## [Task prompt]
Please answer from the overflow box discussion below: what does the term "full-siphon" refer to?

## [Passage provided]
========
If you look at the pic of the overflow box up top, under the foam is the drain. It's a pipe that just ends, an open hole that the water swirls and gurgles down. Drains that swirl and gurgle are much slower than a full siphon.

"Full-siphon" has nothing to do with the utube. It is the plumbing of the drain. The utube is a separate siphon that moves water to the drain.
 
My point was that "siphon" is what makes it work with only the return pump. I've been talking all along about the physics of siphon. The controlling factor of all of these boxes is the box themselves and the diameter of the U tube.

Now I've got a headache
 
My point was that "siphon" is what makes it work with only the return pump. I've been talking all along about the physics of siphon. The controlling factor of all of these boxes is the box themselves and the diameter of the U tube.

Then why did you tell me to read a thread about 1" full-siphon drains moving thousands of gph?
========
## [Source data]

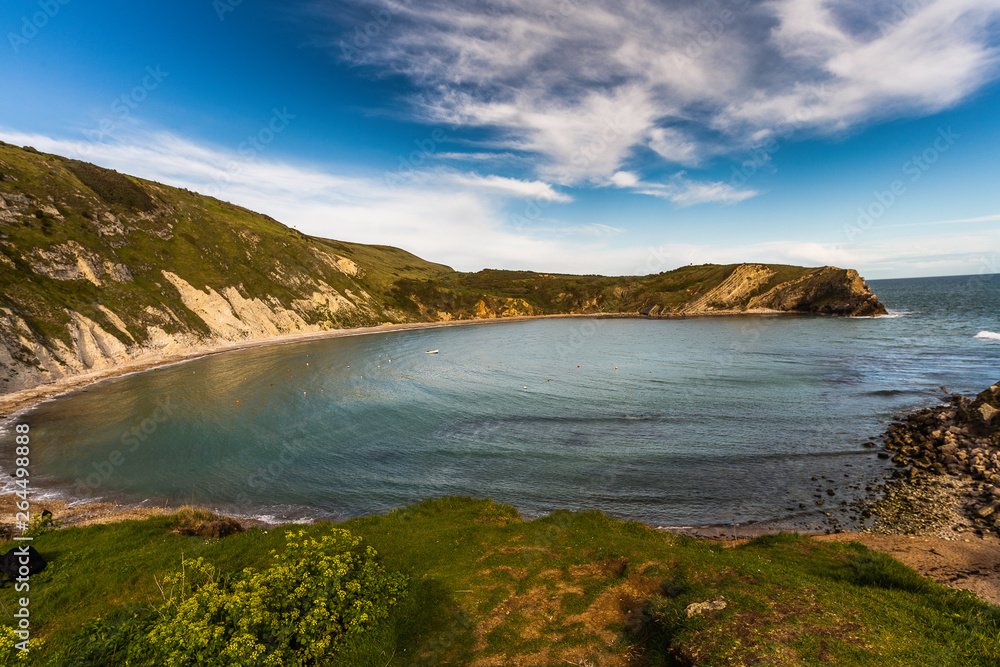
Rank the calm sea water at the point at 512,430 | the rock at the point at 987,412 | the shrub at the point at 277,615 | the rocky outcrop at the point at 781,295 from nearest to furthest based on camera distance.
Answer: the shrub at the point at 277,615, the calm sea water at the point at 512,430, the rock at the point at 987,412, the rocky outcrop at the point at 781,295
========
## [Reply]
It refers to the plumbing of the drain.